Der Charlie-Hebdo-Wagen, der beim Kölner Rosenmontagsumzug mitrollen sollte, bleibt in der Garage. Über die Entwürfe für den politischen Festwagen war publikumswirksam bei Facebook abgestimmt worden. Das Festkomitee des Kölner Karnevals hat sich jetzt aber gegen den Wagen entschieden.

In zwei Wochen drehen wieder alle durch: Die Hochphase des Karnevals beginnt. Von Köln über Düsseldorf bis nach Mainz wird gefeiert, geschunkelt und gebützt. Beim Rosenmontagszug darf dann auch ein bisschen Kritik und politische Meinung dabei sein. In Köln jetzt aber scheinbar doch nicht.

"In der offiziellen Pressemitteilung heißt es: 'Einen Persiflagewagen, der die Freiheit und leichte Art des Karnevals einschränkt, möchten wir nicht.' Einige Kölner hätten sich gemeldet und Sorgen geäußert."

Auf dem Wagen sollten zwei Figuren stehen: ein Jeck mit Pappnase und einem Gürtel mit Stiften und ein maskierter Mann mit einem Sprengstoffgürtel und einem Gewehr, das er auf den Jecken richtet. Und dieser Jeck sollte dem Angreifer dann einen Stift in den Gewehrlauf stecken. Dazu wollte man die Porträts der getöteten Karikaturisten von "Charlie Hebdo" auf den Wagen malen.

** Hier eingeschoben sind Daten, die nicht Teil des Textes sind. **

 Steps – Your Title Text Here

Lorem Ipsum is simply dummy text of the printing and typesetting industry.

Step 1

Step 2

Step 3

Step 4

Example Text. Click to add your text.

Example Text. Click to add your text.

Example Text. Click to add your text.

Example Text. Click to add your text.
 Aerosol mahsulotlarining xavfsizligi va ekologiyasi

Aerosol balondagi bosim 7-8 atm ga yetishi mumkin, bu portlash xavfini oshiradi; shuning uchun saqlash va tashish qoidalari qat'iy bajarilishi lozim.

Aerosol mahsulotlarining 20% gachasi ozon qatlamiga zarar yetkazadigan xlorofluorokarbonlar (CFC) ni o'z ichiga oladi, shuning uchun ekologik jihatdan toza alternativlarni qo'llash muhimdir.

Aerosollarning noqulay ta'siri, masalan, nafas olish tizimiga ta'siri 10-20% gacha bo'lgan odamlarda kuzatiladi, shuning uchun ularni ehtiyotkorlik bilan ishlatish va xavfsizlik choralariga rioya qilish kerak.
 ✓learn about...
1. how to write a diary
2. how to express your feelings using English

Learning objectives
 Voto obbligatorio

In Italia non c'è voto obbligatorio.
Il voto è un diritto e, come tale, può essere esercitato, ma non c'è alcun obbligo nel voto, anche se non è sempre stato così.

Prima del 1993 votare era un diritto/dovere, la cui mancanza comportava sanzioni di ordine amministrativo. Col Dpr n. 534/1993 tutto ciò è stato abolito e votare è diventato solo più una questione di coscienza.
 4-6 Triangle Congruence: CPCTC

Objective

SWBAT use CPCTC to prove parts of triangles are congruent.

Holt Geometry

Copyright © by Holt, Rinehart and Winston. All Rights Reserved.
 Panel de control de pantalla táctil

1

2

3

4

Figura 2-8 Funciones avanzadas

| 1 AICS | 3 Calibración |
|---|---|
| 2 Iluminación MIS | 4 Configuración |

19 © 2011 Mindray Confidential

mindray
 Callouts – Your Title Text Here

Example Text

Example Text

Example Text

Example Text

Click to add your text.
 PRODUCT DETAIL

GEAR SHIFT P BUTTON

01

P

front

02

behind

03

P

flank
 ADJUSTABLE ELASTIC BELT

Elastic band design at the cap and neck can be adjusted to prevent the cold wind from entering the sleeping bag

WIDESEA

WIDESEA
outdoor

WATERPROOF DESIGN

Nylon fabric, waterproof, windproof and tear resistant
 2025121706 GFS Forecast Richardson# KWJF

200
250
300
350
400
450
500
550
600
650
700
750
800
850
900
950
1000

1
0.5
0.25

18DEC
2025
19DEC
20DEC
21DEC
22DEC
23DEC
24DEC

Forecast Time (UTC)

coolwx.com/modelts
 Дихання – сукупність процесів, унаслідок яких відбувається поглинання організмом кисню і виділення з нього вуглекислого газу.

Und - als Appell für die Presse- und Meinungsfreiheit - den Satz "Ich bin Charlie".

Zwei Lager

Bei allem Alkohol und aller Oberflächlichkeit ist der Karneval ja auch dafür bekannt - besonders die Rosenmontagszüge - aktuelle und politische Ereignisse satirisch zu kommentieren. In Köln - und bestimmt nicht nur da - gibt es jetzt zwei Lager: Die Karnevalisten, denen die politische Dimension wichtig ist und die den Rückzug des Wagens vehement ablehnen. Und die Feierwütigen, denen es wichtiger ist, einfach in Ruhe feiern zu können.

"Dass die Entscheidung sicherheitstechnische Gründe hat, bestreitet das Festkomitee Kölner Karneval."
Kerstin Ruskowski

Verschiedene Medien hatten berichtet, dass Karnevalsgruppen und -vereine Angst hätten, im Kölner Rosenmontagszug mitzulaufen. Konkret: Angst, dass der Charlie-Hebdo-Wagen vielleicht einen Anschlag provozieren könnte. Diese Berichte nennt das Festkomitee Kölner Karneval in seiner Pressemitteilung "schlichtweg falsch". Demnach bestand und besteht angeblich keinerlei Risiko für den Kölner Rosenmontagszug - weder für die Teilnehmer noch für die Besucher.